--- Document text ---
=== Begin Enclosure ===

Further, a side remark that ties this gene (or lack therof) back to issues in a particular genetic cluster in language use and acquisition ties back to Andy Clark's work in Being There, about the inter-relationship of knowledge in the mind and knowledge in the world (to paraphrase broadly). From the Times piece "...principal defect seems to lie in a lack of fine control over the muscles of the throat and mouth, needed for rapid speech. But in tests they find written answers as hard as verbal ones, suggesting that the defective gene causes conceptual problems as well as ones of muscular control." This may be the reading, but it may also be that the mind and body are co-linked in the use of language and thought.
Interesting stuff for a Thursday morning....
And interesting stuff from a Wednesday afternoon was this piece on Artificial Vision from the current Wired. It's so out there, it sounds like a bit of culture jamming, but it has enough "stuff" to support a belief in its veracity...
Pursuant to yesterday's posting of Lessig's talk (and some minorly related matters), I ran across this opinion piece by Ed Foster in Infoworld, regarding, of all things, ShrinkWrap licenses for books and other printed media.
When is too far, in fact, too far?
Coming later: responses to Mr Whybark's comments in yesterday's piece.
Leonard Lin (of random($foo) has done a great job of putting together a number of recordings from OSCon. But today he (and daypop will attest) outdid himself, linking together the presentation and audio of the keynote on copyright, open source and social responsibility given by Lawrence Lessig.
I've mirrored (removed - bandwidth!) a copy for use by those I know, hoping to defray some of the load from Leonard (though I believe he's got a redirect to Creative Commons available now).
It's a great speech, inspiring enough to push me over to make my small (and long intended) donation to EFF a reality. it's 31 minutes, about 9MB download, and a good use of your time - you'll learn and think, honest.
I keep running across these visualisation applications for collaborative networks (links between livejournal users, cross links between weblogs, the recent weblog genealogy project. Tonight it's GradeAIM, a project by a couple of guys at UIUC to divine the six degrees of seperation between uploaded members of AIM buddy lists.

=== End Enclosure ===

--- Given data ---
=== Begin Enclosure ===

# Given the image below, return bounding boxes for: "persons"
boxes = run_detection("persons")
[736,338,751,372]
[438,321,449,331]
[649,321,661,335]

=== End Enclosure ===

Copy the blog post from "I've mirrored (removed" to "and think, honest.", swapping "speech" for "talk". The entries are separate material, unrelated to the blog post.

I've mirrored (removed - bandwidth!) a copy for use by those I know, hoping to defray some of the load from Leonard (though I believe he's got a redirect to Creative Commons available now).
It's a great talk, inspiring enough to push me over to make my small (and long intended) donation to EFF a reality. it's 31 minutes, about 9MB download, and a good use of your time - you'll learn and think, honest.